Japan: A Foreign Place, by Anthony Reynolds

japfinA Foreign Place is a comprehensive biography of the influential band Japan by musician and author, Anthony Reynolds.

Chronicling the rise and fall of one of the 1980s most respected and beloved bands, Anthony’s intimate book lifts the veil on the creative processes and personal histories of a fascinating group of introspective musicians whose activities have frequently been shrouded in secrecy.

Previously responsible for well-received books on The Walker Brothers and Leonard Cohen, here Anthony engagingly details the strange twists and turns that saw a group of friends from working class South London develop from unpromising provincial Glam Funk origins to eventually become the authors of the innovative and exotic sonic assault of the globally successful Tin Drum.
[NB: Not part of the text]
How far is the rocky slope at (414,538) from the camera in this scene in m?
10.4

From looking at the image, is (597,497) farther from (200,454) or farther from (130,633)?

Written with the full approval and co-operation of Richard Barbieri, Steve Jansen and Rob Dean, the book contains many unseen period photographs, as well as first-hand accounts of the band and its music from friends, music industry associates and musical collaborators.

Here’s an interview with Anthony at Davidsylvian.net

The first publishing venture for Burning Shed, the UK edition of A Foreign Place is presented as a limited edition deluxe hardback edition designed by Carl Glover.

Here’s a review from Goldmine:

Of all the bands swept up in the so-called New Romantic movement of the early 1980s, Japan were always among the most inappropriate. Five years earlier and they’d have been riding the darker side of the glam movement, allied with Bowie, the Doctors of Madness, Be Bop Deluxe and Roxy Music; and even in their own time, they had more in common with the likes of Peter Gabriel, Eno and Robert Fripp than they ever did with the chart-topping concoctions of the funny haircut brigade.

But a few hits and a glamorous image were hard to argue with, even when you delved deep into their albums and became lost inside the convolutedly art-infused experimentalism that was their natural state of being. Nevertheless, Reynolds handles the contradictions well as the story tracks Japan from the alternative obscurities of their earliest guise (those first Ariola albums remain deathless classics) through the years of high conceit and ambition, onto the band’s somewhat sorrowful demise.

Punctuated throughout by band members and associates, and written with an enthusiasm that never flags, A Foreign Place is not simply a vivid document of a vibrant band. It is also a window into one of the most formative quarters of all that modern prog aspires to.